La question de l’esclavage a ceci d’intemporel que ses traces dans le passé colonial se font encore sentir de nos jours. Cette thématique, en effet, loin de se cantonner à une période révolue de l’histoire a laissé une empreinte indélébile – bien que souvent inconsciente – dans les esprits contemporains. Etudier l’esclavage ne se résume pas à examiner les rouages de « l’institution particulière » 1 , comme s’il s’agissait d’un phénomène clos et n’ayant aucune répercussion sur la société dans laquelle il a cours, c’est interroger chacun des aspects, sociaux, économiques, politiques et culturels de ladite société. Dans aucun pays d’Amérique espagnole, l’esclavage n’a été aussi ancré et massif qu’à Cuba. La « Perle des Antilles », a connu un développement relativement différent de celui des anciennes colonies de la couronne d’Espagne en Amérique qui, en dépit de leurs spécificités, partagent la caractéristique commune d’avoir gagné leur indépendance au cours des années 1810-1825. Cuba – avec Porto Rico – est restée en marge de cet élan libérateur ce, malgré les efforts de certains de ses fils (des propriétaires de Trinidad et de Puerto Príncipe – l’actuelle Camagüey – notamment) 2 pour accrocher la locomotive conduite par Bolivar. La forte proportion d’esclaves dans l’île a été, sans l’ombre d’un doute, l’un des facteurs majeurs qui expliquent la « non-indépendance » de Cuba à cette époque.
Le phénomène esclavagiste ne peut guère être circonscrit au rapport de maître à esclave, exprimé en terme de propriété, car, comme le précise Claude Meillassoux, «  pour concevoir l’esclavage comme système, c’est-à-dire éventuellement comme mode de production, il faut qu’il y ait continuité des rapports esclavagistes, donc que ces rapports se reproduisent organiquement et institutionnellement d’une manière telle qu’ils préservent l’organisation sociopolitique esclavagiste, donc qu’ils mettent en relation des groupes sociaux dans un rapport spécifique et sans cesse renouvelé, d’exploitation et de domination  » 3 . Eugène Genevose signale, pour sa part, que l’esclavage ne peut être réduit à «  un simple système de contraintes extra-économiques conçu pour arracher un surprofit aux travailleurs noirs  » 4 . Bien que cet aspect soit patent, les implications de l’esclavage sont autrement plus profondes et étendues.

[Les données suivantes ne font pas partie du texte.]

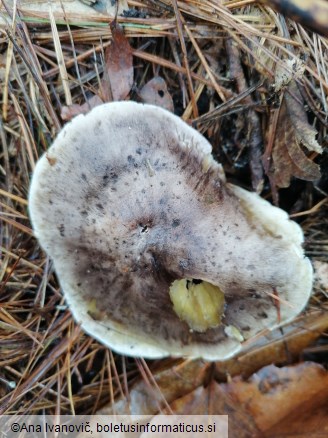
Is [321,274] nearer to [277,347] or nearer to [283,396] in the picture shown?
[277,347]

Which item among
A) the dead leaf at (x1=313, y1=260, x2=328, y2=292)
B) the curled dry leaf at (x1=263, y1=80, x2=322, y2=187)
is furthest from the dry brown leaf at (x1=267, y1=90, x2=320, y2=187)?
the dead leaf at (x1=313, y1=260, x2=328, y2=292)

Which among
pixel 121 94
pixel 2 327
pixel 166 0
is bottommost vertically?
pixel 2 327

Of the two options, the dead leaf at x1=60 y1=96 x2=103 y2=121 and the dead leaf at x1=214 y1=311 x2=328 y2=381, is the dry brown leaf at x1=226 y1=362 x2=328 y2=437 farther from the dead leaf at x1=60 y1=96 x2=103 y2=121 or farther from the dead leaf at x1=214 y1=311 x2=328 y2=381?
the dead leaf at x1=60 y1=96 x2=103 y2=121

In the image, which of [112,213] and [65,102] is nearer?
[112,213]

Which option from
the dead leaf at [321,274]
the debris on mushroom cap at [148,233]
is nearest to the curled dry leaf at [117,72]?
the debris on mushroom cap at [148,233]

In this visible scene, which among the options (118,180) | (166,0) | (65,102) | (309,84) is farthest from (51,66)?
(309,84)

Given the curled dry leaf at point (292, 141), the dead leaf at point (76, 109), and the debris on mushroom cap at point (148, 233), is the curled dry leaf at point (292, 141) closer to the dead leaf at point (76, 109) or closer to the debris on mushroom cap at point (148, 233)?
the debris on mushroom cap at point (148, 233)

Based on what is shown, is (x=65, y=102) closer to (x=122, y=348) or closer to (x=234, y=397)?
(x=122, y=348)
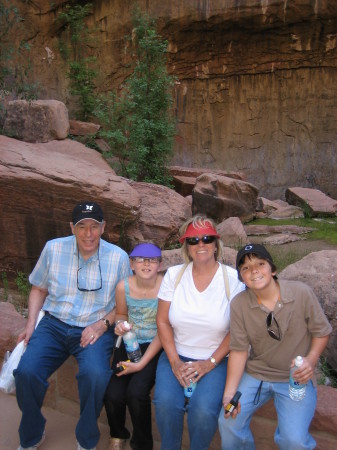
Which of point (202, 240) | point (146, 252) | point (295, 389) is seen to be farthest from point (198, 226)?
point (295, 389)

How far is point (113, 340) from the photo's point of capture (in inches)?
109

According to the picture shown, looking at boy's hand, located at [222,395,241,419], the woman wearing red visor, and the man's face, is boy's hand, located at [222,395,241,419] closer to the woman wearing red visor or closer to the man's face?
the woman wearing red visor

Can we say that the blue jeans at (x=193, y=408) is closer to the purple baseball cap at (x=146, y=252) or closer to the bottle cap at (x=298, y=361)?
the bottle cap at (x=298, y=361)

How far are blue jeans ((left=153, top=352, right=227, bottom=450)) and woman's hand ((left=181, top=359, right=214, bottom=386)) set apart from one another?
29 mm

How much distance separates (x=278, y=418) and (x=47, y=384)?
1247 millimetres

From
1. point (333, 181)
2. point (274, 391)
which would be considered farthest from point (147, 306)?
point (333, 181)

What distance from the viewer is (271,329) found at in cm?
225

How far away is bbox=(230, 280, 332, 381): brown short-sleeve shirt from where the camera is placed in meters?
2.24

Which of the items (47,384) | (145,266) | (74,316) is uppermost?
(145,266)

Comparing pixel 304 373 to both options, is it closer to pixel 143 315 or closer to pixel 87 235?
pixel 143 315

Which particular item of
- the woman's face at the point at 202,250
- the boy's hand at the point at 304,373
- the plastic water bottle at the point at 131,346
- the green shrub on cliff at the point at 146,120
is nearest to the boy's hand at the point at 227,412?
the boy's hand at the point at 304,373

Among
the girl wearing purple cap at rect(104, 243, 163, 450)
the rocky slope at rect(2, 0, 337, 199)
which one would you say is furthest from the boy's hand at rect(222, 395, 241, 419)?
the rocky slope at rect(2, 0, 337, 199)

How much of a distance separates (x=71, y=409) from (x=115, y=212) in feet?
9.13

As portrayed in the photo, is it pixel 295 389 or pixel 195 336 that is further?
pixel 195 336
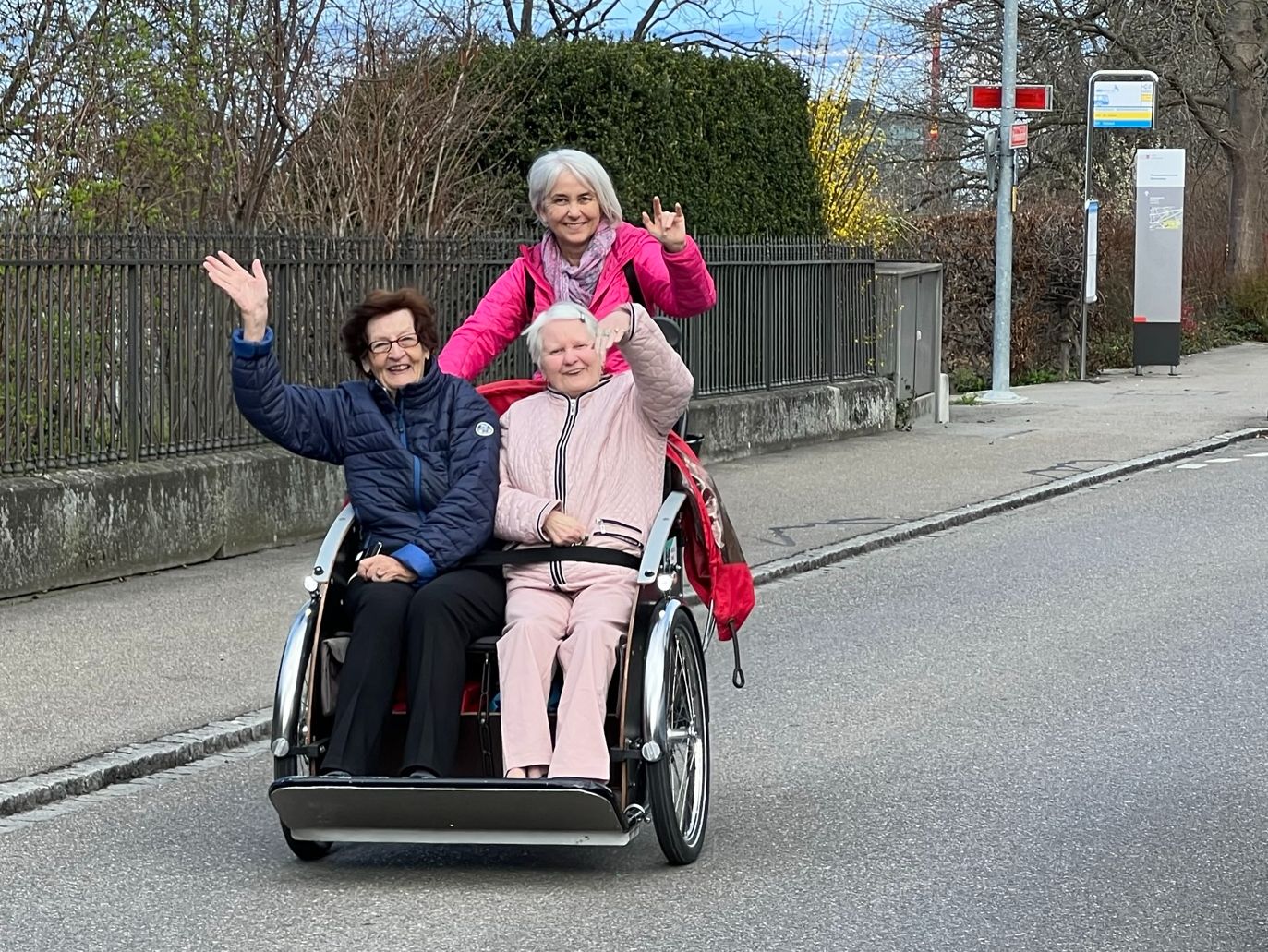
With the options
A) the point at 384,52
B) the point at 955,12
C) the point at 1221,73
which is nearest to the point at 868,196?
the point at 384,52

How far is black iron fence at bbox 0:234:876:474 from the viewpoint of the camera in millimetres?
10750

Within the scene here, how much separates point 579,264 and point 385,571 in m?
1.26

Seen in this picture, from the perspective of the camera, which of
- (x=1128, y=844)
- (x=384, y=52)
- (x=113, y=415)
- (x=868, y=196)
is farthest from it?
(x=868, y=196)

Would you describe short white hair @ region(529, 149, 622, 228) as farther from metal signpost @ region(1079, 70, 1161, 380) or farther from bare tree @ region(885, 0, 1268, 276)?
bare tree @ region(885, 0, 1268, 276)

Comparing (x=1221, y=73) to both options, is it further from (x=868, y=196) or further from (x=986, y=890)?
(x=986, y=890)

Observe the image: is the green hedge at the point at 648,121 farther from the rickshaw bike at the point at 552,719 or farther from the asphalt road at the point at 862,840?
the rickshaw bike at the point at 552,719

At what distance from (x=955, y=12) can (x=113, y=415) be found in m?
25.7

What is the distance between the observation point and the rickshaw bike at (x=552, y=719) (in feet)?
18.1

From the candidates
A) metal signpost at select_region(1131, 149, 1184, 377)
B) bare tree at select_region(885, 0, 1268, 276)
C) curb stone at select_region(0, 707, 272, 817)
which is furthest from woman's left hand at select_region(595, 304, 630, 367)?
bare tree at select_region(885, 0, 1268, 276)

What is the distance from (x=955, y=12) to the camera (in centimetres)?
3491

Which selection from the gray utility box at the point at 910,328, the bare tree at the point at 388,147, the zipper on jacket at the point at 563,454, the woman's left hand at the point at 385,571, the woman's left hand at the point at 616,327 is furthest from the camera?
the gray utility box at the point at 910,328

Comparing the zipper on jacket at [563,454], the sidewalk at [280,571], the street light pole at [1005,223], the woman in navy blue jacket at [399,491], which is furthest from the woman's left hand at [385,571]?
the street light pole at [1005,223]

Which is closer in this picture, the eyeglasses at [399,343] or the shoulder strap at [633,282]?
the eyeglasses at [399,343]

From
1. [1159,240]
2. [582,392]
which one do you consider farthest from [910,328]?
[582,392]
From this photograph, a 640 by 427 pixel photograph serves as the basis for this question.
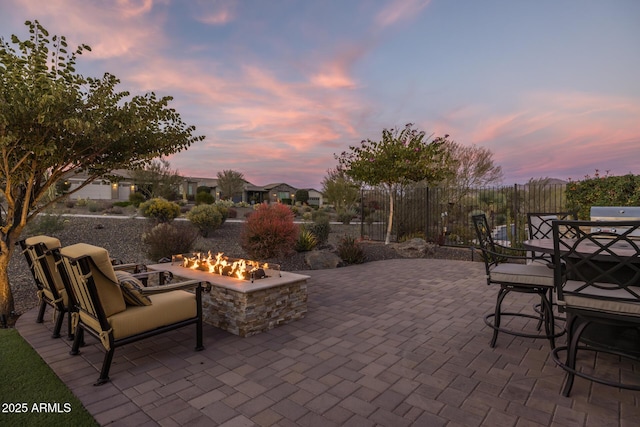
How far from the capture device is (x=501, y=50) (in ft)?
26.5

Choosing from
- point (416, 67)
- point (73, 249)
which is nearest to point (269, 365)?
point (73, 249)

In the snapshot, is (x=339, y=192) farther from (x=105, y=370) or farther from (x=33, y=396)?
(x=33, y=396)

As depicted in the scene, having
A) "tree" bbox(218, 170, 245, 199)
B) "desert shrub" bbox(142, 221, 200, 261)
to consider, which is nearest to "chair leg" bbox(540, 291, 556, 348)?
"desert shrub" bbox(142, 221, 200, 261)

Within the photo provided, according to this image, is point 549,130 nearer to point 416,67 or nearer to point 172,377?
point 416,67

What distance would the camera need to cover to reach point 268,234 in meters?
7.19

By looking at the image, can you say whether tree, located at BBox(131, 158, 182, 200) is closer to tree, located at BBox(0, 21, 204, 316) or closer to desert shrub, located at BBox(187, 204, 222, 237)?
desert shrub, located at BBox(187, 204, 222, 237)

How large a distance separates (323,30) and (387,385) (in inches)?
337

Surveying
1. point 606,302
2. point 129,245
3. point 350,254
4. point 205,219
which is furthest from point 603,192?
point 129,245

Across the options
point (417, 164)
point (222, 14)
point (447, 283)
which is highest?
point (222, 14)

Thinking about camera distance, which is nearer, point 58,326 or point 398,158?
point 58,326

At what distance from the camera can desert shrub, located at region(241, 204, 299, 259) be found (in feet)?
23.5

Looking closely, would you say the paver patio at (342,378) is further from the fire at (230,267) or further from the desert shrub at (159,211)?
the desert shrub at (159,211)

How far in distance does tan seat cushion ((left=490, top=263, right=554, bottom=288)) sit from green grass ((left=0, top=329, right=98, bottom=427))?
3423 mm

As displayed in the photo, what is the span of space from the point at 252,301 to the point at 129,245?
8.44m
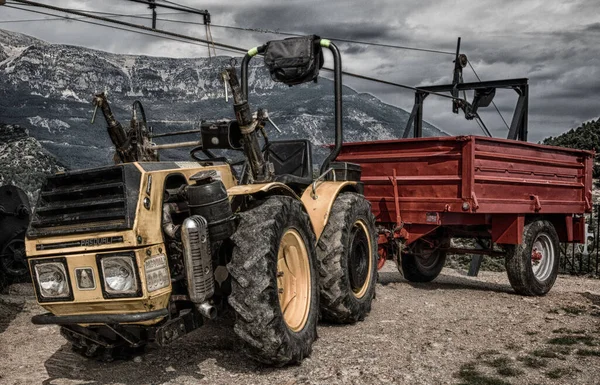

Le système social complexe issu de « l’institution particulière » a produit, toujours selon Genovese, «  une classe de propriétaires d’esclaves douée d’une idéologie et d’une psychologie propres, et nantie des moyens politiques et économiques nécessaires pour imposer ses valeurs à toute la société  » 5 . Toutefois, à une époque déterminée, précise-t-il, «  des pressions tant internes qu’externes [ébranlèrent] les assisses matérielles du pouvoir des propriétaires d’esclaves, (…) le système social [fut] en butte à des contradictions qui lui étaient inhérentes [et] l’économie [fut] incapable de s’accommoder de réformes tant que l’esclavage subsisterait  » 6 . C’est à partir des années 1830 que certains intellectuels et propriétaires créoles prennent conscience du fait que le mode de production esclavagiste cubain, s’il n’est pas encore menacé dans ses fondements, risque, à terme, de devenir obsolète sur le plan économique, sans compter les problématiques sociales, politiques et diplomatiques soulevées par le système.
Pour comprendre la crise qui se profile au début des années 1830, il convient de revenir quelques décennies en arrière, au XVIII e siècle, en considérant les trois événements qui allaient façonner le devenir colonial et esclavagiste de Cuba. En 1762, les troupes britanniques occupent La Havane pendant plusieurs mois. Ce contact des propriétaires créoles avec la Grande-Bretagne, à l’aube de la révolution industrielle, ne sera pas sans conséquences. Lorsque les Etats-Unis deviennent indépendants, en 1776, ces mêmes propriétaires prennent toute la mesure de la proximité d’un immense marché libre. Enfin, la Révolution des esclaves dans la partie française de Saint-Domingue, en 1791, et la destruction des richesses agricoles de l’île qui s’ensuit, permettent à Cuba de devenir le premier producteur de sucre mondial. Cette ouverture vers le progrès et les richesses eut pour conséquence contradictoire de faire de Cuba une colonie de plantation de plus dans l’archipel caribéen, tenue, pour cultiver ses champs de canne notamment, de déporter toujours plus d’esclaves africains. L’institution esclavagiste qui existait sur l’île depuis les premiers temps de la conquête, prend alors une dimension telle qu’elle conditionne en grande partie le processus de formation de la nation cubaine. Le formidable essor de la société esclavagiste, au cours de la période 1762-1845, met en exergue les contradictions de la société coloniale dans son ensemble. L’esclavage déterminait l’ensemble des rapports sociaux inhérents à la colonie, qu’il s’agisse de ceux qui opposent les Blancs aux Noirs et les créoles à la Péninsule.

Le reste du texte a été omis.